Reviewed by Viga Boland for Readers' Favorite

More than likely, you’ve most often seen the people that Susan J. Lewis writes about in her book, From Deep Within, in TV crime shows. Now and then, you might even have come across some of them wandering around your neighborhood. Odds are, of course, that these people are the ones you’d avoid: smelly derelicts, foul-mouthed hookers, tattooed drug users, pedophiles and though you might not recognize them as such, schizophrenics or even murderers. And it might be hard, when you see or meet one of these people, not to make assumptions or pass judgement on how or why they became who they are.
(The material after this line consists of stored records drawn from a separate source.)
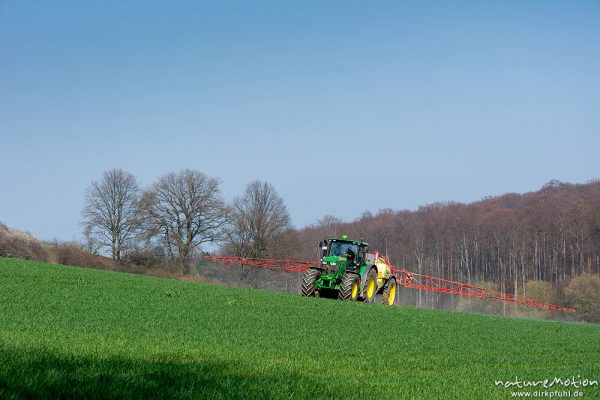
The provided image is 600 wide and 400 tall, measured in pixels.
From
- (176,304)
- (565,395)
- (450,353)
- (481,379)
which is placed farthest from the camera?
(176,304)

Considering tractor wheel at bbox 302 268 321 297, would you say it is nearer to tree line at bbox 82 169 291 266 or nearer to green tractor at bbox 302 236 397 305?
green tractor at bbox 302 236 397 305

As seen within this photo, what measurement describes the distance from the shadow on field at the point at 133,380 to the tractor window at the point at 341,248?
19.7 meters

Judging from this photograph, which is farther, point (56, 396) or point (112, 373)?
point (112, 373)

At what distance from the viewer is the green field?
7.61m

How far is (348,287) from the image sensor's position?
27.9m

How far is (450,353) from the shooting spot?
48.7 feet

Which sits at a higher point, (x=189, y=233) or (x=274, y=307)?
(x=189, y=233)

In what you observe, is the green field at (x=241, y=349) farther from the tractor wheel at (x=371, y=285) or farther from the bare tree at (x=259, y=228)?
the bare tree at (x=259, y=228)

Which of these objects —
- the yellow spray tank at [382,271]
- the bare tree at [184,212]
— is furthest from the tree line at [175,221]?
the yellow spray tank at [382,271]

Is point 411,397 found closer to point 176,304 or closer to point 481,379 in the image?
point 481,379

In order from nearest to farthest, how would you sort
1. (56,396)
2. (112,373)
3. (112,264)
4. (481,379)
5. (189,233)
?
1. (56,396)
2. (112,373)
3. (481,379)
4. (112,264)
5. (189,233)

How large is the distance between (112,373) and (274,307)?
1411 cm

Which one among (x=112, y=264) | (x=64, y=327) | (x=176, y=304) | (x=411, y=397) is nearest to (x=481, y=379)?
(x=411, y=397)

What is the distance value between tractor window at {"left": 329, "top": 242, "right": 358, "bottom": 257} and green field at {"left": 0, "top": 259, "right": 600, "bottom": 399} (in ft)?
16.7
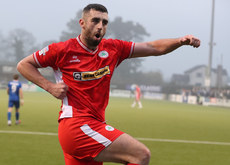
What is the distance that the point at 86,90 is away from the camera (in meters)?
3.72

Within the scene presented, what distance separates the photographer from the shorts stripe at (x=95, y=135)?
11.7 ft

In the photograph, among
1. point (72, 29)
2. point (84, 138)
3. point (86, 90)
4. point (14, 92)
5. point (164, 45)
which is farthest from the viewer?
point (72, 29)

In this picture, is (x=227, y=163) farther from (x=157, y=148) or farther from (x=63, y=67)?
(x=63, y=67)

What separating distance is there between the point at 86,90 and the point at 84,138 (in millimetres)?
488

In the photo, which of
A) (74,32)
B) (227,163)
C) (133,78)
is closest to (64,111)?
(227,163)

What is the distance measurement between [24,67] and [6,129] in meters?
8.97

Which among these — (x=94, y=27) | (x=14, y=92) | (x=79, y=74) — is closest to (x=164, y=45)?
(x=94, y=27)

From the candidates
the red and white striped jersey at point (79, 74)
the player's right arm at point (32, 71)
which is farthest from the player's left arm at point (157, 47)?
the player's right arm at point (32, 71)

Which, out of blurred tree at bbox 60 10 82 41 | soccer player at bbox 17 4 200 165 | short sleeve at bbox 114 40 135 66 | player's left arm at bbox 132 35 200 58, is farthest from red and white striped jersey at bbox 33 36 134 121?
blurred tree at bbox 60 10 82 41

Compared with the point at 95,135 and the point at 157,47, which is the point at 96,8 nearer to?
the point at 157,47

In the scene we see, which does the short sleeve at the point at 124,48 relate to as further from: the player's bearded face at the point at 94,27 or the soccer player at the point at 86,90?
the player's bearded face at the point at 94,27

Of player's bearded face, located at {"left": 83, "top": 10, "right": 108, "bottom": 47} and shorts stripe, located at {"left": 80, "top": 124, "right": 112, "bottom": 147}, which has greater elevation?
player's bearded face, located at {"left": 83, "top": 10, "right": 108, "bottom": 47}

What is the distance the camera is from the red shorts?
3582 mm

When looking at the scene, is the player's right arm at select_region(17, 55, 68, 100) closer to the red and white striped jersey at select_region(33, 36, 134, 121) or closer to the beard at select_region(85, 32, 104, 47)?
the red and white striped jersey at select_region(33, 36, 134, 121)
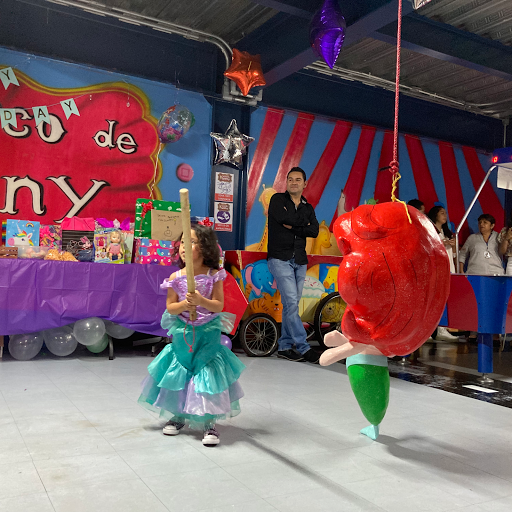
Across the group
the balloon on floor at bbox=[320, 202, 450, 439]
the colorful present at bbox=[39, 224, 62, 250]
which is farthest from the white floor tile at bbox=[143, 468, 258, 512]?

But that is what a forensic and clinical psychologist like Susan J. Lewis had to do from the first day she began working with folks like these, and as you’ll find out when you read From Deep Within - and you should - that is anything but easy.

The nice thing about reading psychological thrillers is being able to read the last page and think, “That was a riveting read; thank heaven it’s only fiction!” From Deep Within is more than riveting: it’s shocking, eye-opening, often very frightening, but sadly, non-fiction. Erin was found in her bed, covered in blood and lying next to her dead son, while her poisoned daughter lay dead nearby. Did she really kill them? She says she didn’t. Susan believed her until…? Ralston, 60 years old and sexually abused as a child, abused one boy after another until he was convicted of murdering one during sex in the woods. He told Susan the boys wanted it and that he wasn’t dangerous. Why then did she feel so tense and frightened when she interviewed him?

And what of all the people who find relief from inner pain by cutting themselves? Why do they do it? Or what about all the rehab and institution programs that are supposed to help these unfortunate souls who hear voices telling them to commit atrocities they don’t remember or think they didn’t do? Why don’t they take their meds and what happens when they forget or intentionally stop? And then there are the competency hearings: is the accused capable of standing trial? If they do, will they get a fair trial? Or, if someone like Susan decides it is safe to let an inmate return to the community, how can she be 100% sure they won’t hurt someone in the future?

Readers who care about people, who wonder why so many go astray while others live a good and productive lives, will gobble up the pages of this book faster than they would a psychological thriller. From Deep Within is chilling; its characters are unforgettable. More importantly, they are real: you couldn’t create more complicated characters. Susan J. Lewis shares their stories, not with a clinical distance or intellectual analysis, but with compassion and understanding. An absolutely compelling and highly recommended read.